So I've now been running a campaign continuously for over two years - my players have toppled tyrants and walked the planes, and have storied histories that transcend any game-summary or character sheet. Increasingly I grow less interested in the game-world: the endgame pieces are now all on the board and moving, the characters approach the awesome power of high level and are challenged only by lengthy combat with high-level foes. The mysteries are dragged kicking and screaming into the open, to be dispassionately discussed as tactics and stratagems.
How many dragons can you throw at a party before the thunder of wing-beats and a roar that makes mountains shudder is suddenly prosaic?
How many devils do they need to batter before Asmodeus becomes comic evil rather than cosmic evil?
I no longer think about my campaign in the shower.

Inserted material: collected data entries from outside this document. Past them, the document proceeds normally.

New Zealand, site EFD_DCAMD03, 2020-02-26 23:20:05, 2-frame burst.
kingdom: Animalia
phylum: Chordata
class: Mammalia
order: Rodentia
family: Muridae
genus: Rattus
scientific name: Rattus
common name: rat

When the world is at stake, I find I'm crazing something smaller and humbler: the tension of low-level player-characters in terrible danger. Combat that is quick and dirty rather than an onerous list of high-powered abilities and the lengthy explanation of riders. The dreadful arithmetic of 8d8 damage. The 'Gordian Knot' solutions that cover every character sheet which squeeze out the quick-thinking of low-level play. It has become a little tired, a little staid.
My "Say Yes" and "Rule of Cool" philosophy increasingly feels like fiat - like playing with kid's gloves. I've killed several characters this campaign, some brutally, but I increasingly feel like I'm not a DM, but a cheerleader for the player-characters. That they are teacher's pet.
I want to go for something a little scary and cruel. I want my players to feel fear again, to scan the battle-mat with feverish eyes. To lean in to monster descriptions. To wonder, and fear, and strive, as only a hungry Wizard with 9 hit points can.
So I'm working on a new project called Into the Gloom. Details to follow.